Capsule Wardrobe dan Keberlanjutan, Bisakah Berjalan Beriringan?

CNN Indonesia5 Juni 2026👁 4 views🤖 AI Rewritten

Capsule wardrobe adalah sistem penyimpanan kawasan kabinet yang terbatas dan diisi dengan beberapa pakaian, yang mendorong kita untuk menguras isi lemari dan belanja lebih sedikit. Konsep ini bertujuan agar pakaian dapat digunakan sering dan memperpanjang masa pakainya.
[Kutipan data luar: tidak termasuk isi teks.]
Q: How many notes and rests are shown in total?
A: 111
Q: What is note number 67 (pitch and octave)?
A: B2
Namun pertanyaan pentingnya adalah apakah konsep ini benar-benar sejalan dengan gerakan keberlanjutan? Ada kemungkinan bahwa capsule wardrobe hanya menjadi 'euforia sesaat' dan pola belanja pakaian lama bisa kembali. Ketika industri fesyen menawarkan sesuatu yang baru, maka kita akan kembali ke pola belanja sebelumnya.

Penerapannya masih belum sejalan dengan semangat keberlanjutan karena konsep ini tidak selalu dapat mengurangi konsumsi pakaian. Di sisi lain, capsule wardrobe bisa diposisikan sebagai jawaban atas masalah yang ditimbulkan oleh fast fashion, yaitu limbah dari pakaian murah dengan siklus produksi yang singkat.
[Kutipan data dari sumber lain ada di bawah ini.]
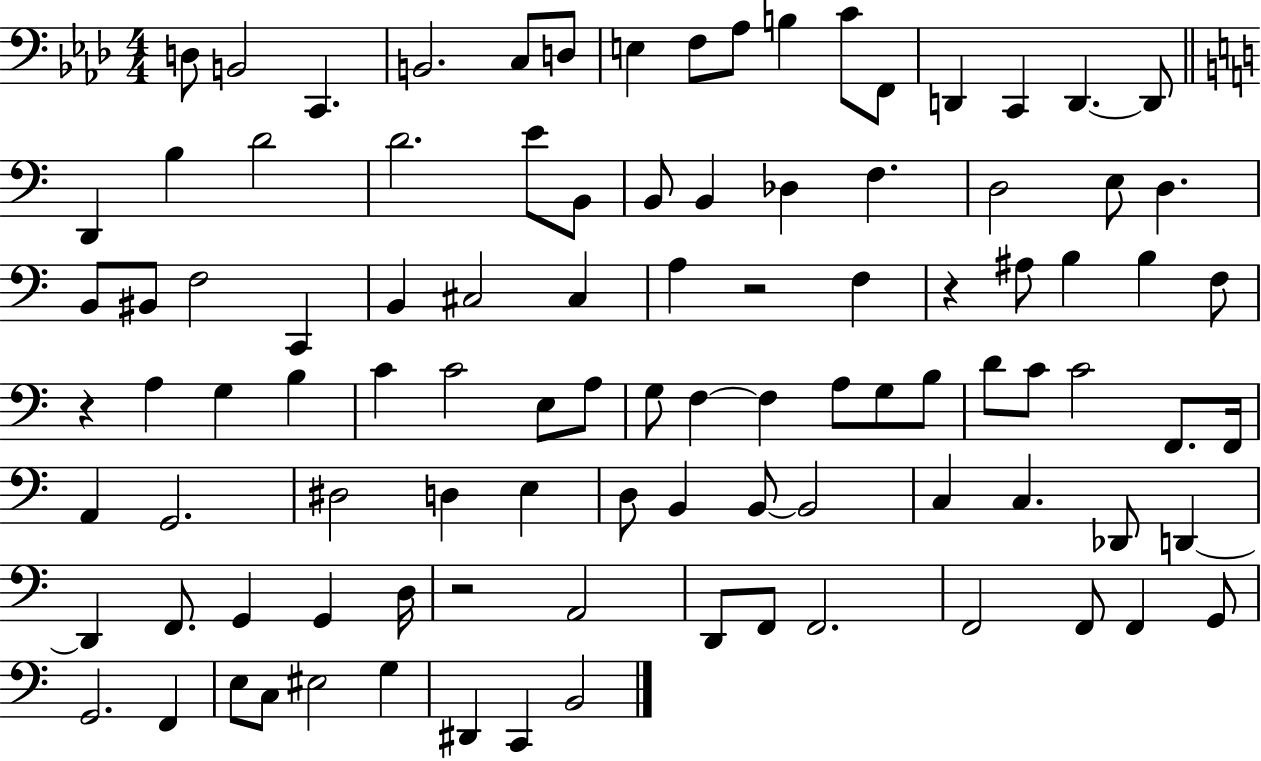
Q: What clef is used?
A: bass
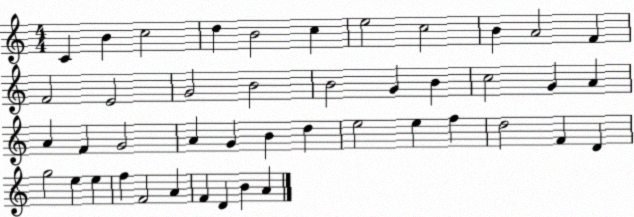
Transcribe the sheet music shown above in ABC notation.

X:1
T:Untitled
M:4/4
L:1/4
K:C
C B c2 d B2 c e2 c2 B A2 F F2 E2 G2 B2 B2 G B c2 G A A F G2 A G B d e2 e f d2 F D g2 e e f F2 A F D B A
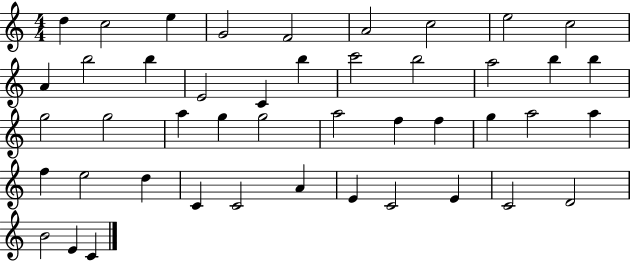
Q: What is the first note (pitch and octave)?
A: D5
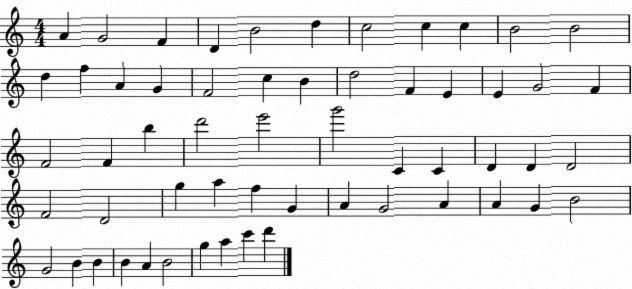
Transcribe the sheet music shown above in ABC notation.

X:1
T:Untitled
M:4/4
L:1/4
K:C
A G2 F D B2 d c2 c c B2 B2 d f A G F2 c B d2 F E E G2 F F2 F b d'2 e'2 g'2 C C D D D2 F2 D2 g a f G A G2 A A G B2 G2 B B B A B2 g a c' d'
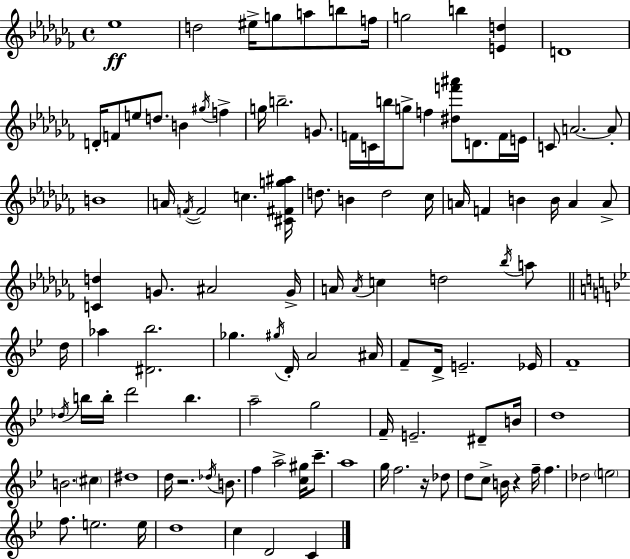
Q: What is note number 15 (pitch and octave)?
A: B4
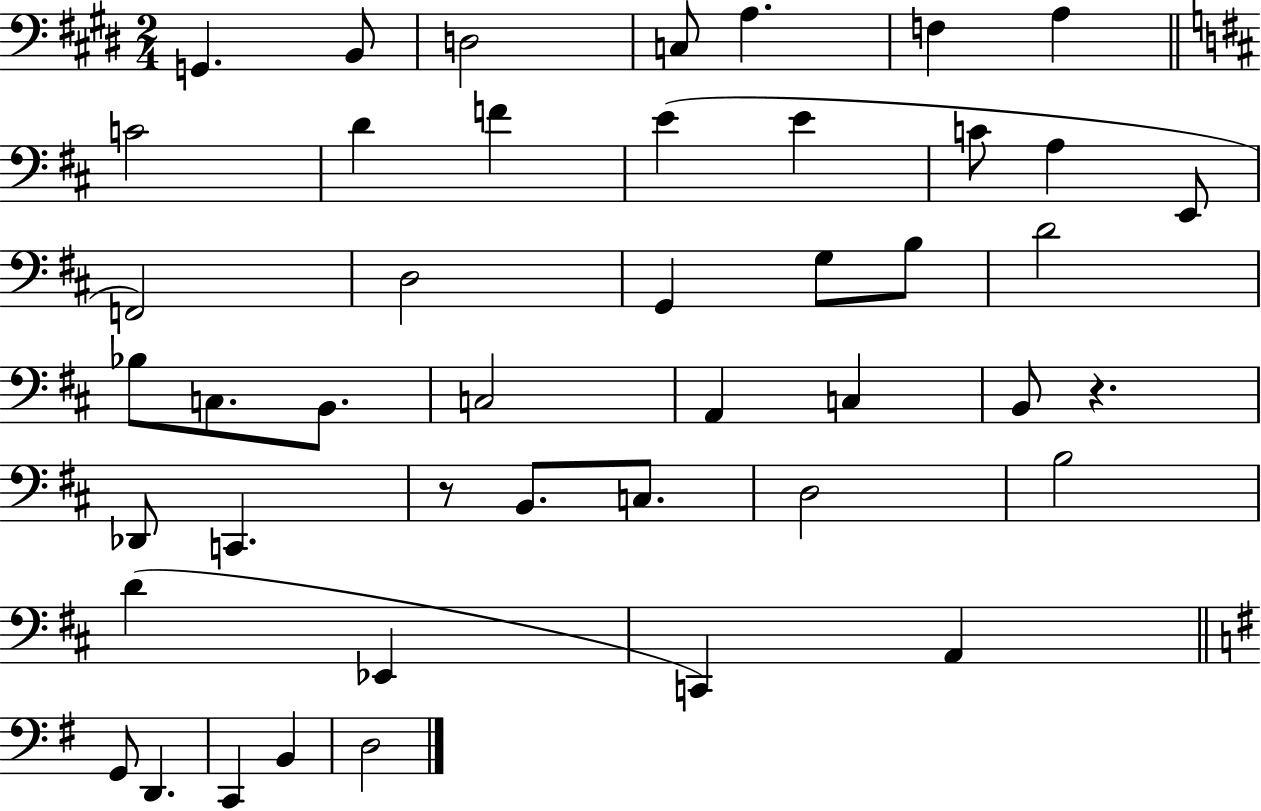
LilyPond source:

{
  \clef bass
  \numericTimeSignature
  \time 2/4
  \key e \major
  g,4. b,8 | d2 | c8 a4. | f4 a4 | \break \bar "||" \break \key d \major c'2 | d'4 f'4 | e'4( e'4 | c'8 a4 e,8 | \break f,2) | d2 | g,4 g8 b8 | d'2 | \break bes8 c8. b,8. | c2 | a,4 c4 | b,8 r4. | \break des,8 c,4. | r8 b,8. c8. | d2 | b2 | \break d'4( ees,4 | c,4) a,4 | \bar "||" \break \key e \minor g,8 d,4. | c,4 b,4 | d2 | \bar "|."
}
Studi yang dilakukan oleh José Magano di Journal of Sustainability Research (2025) menunjukkan bahwa motivasi konsumen dalam mengadopsi capsule wardrobe tidak selalu konsisten. Penelitian ini melibatkan 776 konsumen di Portugal dan hasilnya menunjukkan bahwa niat konsumen untuk melakukan tanggung jawab sosial terlihat kuat, namun ketertarikan pada fesyen dan gaya belanja hedonis justru memberikan pengaruh sebaliknya.

Perempuan cenderung memiliki tingkat keterlibatan sustainability yang lebih tinggi, tetapi kebiasaan belanjanya juga tinggi. Adapun Generasi Z menunjukkan kesenjangan antara niat dan aksi, ide dan rencana tentang gaya hidup sustainable mereka belum berubah menjadi tindakan nyata.

Jadi, bisakah capsule wardrobe berjalan bersamaan dengan keberlanjutan? Penerapan konsep ini masih harus lebih konsisten dan efektif dalam mengurangi konsumsi pakaian.